On an average day I’ll simultaneously be running a number of applications, a common group of which include:
- TextMate (or Sublime Text 2)
I’ve yet to notice any lag, especially when comparing performance to my i7 MacBook Pro.
An unexpected benefit for me was portability. I don’t travel too much but I’ve gone on a number of trips since November where the Air’s shine was glowing. I’ve been a laptop guy for the past 6 years or so, but never really enjoyed a lasting battery. Finally, with the Air, I was able to get a staggering amount of work done before realizing that I wasn’t plugged in to a wall. In addition to the battery life, the form factor is just the right boost of awesome. Laptops haven’t been “large” in many years, but I’m now completely spoiled by the dimensions of this computer. It would be disappointing to have to move back to a 15″ machine after getting used to the Air.
MacBook Air + the rest
In addition to my professional work, I also use my Air for a number of other things you may be interesting in comparing. I try to shoot photos with a Canon 7D, an 18 megapixel DSLR that generates ~30MB RAW files and I process these photos in Aperture 3. I tested Aperture in store and noticed that the sample photos were of a large size, but I was convinced (and not blaming that) Apple had used optimized assets in an effort to ‘wow’.

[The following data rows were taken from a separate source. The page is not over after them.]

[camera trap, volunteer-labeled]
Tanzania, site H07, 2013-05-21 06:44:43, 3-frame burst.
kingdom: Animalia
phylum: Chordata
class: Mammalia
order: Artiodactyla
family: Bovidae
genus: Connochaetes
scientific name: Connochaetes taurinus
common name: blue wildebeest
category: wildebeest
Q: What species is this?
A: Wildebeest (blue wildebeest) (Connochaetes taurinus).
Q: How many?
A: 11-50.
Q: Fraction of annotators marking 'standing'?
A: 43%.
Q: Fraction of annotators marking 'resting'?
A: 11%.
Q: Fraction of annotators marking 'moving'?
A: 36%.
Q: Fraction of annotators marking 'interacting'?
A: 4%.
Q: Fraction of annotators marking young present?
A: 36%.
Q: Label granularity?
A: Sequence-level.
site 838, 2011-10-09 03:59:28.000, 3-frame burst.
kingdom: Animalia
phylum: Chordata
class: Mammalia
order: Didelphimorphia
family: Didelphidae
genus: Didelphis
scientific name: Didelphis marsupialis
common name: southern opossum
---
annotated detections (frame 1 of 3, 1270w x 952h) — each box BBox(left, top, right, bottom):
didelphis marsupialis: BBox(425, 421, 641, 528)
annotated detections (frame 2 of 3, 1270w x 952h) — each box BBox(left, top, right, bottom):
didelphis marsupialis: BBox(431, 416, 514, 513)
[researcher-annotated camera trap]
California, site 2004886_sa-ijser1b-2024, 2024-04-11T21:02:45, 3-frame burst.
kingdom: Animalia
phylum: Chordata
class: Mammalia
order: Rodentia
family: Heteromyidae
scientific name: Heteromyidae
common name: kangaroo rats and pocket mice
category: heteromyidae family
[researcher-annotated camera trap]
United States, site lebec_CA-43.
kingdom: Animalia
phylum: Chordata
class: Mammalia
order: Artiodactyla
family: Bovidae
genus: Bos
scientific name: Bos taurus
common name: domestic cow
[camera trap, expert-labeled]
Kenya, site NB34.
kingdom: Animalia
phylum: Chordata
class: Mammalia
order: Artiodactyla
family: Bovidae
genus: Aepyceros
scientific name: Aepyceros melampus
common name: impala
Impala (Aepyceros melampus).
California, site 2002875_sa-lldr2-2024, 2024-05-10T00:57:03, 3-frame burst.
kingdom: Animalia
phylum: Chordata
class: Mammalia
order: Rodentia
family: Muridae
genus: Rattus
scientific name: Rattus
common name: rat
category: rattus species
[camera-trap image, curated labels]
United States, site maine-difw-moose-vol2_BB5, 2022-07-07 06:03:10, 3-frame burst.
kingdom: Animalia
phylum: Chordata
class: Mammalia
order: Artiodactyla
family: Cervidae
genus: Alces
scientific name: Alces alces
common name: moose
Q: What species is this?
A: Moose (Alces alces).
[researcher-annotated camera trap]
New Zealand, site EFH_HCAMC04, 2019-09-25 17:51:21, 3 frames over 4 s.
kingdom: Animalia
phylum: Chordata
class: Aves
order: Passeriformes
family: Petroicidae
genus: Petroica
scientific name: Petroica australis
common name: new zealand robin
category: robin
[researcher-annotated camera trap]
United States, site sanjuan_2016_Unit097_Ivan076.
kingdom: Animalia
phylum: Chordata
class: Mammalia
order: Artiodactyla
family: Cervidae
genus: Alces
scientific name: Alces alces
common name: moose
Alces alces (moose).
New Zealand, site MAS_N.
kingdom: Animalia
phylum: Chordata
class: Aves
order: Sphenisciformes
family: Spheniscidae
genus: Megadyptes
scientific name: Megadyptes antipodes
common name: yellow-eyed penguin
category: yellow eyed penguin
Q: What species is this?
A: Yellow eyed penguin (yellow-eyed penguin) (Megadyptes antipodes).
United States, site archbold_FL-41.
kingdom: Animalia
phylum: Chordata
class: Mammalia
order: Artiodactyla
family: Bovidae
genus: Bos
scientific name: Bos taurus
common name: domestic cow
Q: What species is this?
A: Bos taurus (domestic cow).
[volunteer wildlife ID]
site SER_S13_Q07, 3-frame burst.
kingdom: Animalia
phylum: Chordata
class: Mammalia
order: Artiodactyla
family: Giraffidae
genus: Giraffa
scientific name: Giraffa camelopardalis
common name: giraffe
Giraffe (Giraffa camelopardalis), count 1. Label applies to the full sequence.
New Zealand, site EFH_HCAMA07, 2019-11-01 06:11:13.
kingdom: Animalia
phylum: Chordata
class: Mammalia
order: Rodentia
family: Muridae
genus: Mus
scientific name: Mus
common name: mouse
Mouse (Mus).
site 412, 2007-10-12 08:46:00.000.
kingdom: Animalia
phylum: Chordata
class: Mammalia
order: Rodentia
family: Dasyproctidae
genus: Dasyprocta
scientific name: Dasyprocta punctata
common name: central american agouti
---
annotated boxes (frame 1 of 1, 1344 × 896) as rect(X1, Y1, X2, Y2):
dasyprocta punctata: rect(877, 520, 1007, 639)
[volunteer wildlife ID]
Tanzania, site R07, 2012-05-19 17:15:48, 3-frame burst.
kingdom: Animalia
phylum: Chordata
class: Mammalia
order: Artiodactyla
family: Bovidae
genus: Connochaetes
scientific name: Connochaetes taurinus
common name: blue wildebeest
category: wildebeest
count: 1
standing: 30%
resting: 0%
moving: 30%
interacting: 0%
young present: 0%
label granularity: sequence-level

After working with 18MP RAW images in Aperture 3 (and Lightroom) for nearly the past year, I can say that the SSD helps bigtime. The MacBook Air is able to edit photos on par, if not a bit quicker than my Intel Core 2 Duo MacBook Pro (non unibody) could. The one reportable outcome is that the fans work hard when processing assets that large, and that always makes me nervous as heat and electronics don’t mix with a positive outcome. I tend to do my post-processing of photos using a ‘scratch’ library I’ve set up on the SSD itself, and once that work is done, I’ll import that library into my main library stored on an external hard drive. This process has worked well, but dedicated graphics would be great in the future.
What I miss
With all of the good, there are a few niceties that I’d love to see in the possible MacBook Air refresh due this week. First and foremost: I miss the backlit keyboard. This is not something I expected as I came to take it for granted, but for those nights where I feel like doing some work from the living room couch without full room lighting, I’d love the benefit of a backlit keyboard. This update seems likely as of some recent news, so that’s awesome.
The other major hardware change I’d love to see is an option with dedicated graphics, even if that meant a bit thicker of a form factor. It’s not something integral to my professional workflow, but for those times when I’m processing photos or transcoding the occasional video, the boost in performance would be welcomed. I do my fair share of screencasts so not having the processor cranking and fans whirring for extended amounts of time would be great.
So there you have it; using a MacBook Air for Web development. Again, it’s the best Mac I’ve ever owned, for both professional and personal use, and I will look forward to upgrading to a new Air when the time comes. It’s that blend between a professional notebook and a portable netbook we’ve all been waiting for. The new Air’s are going to sell like crazy.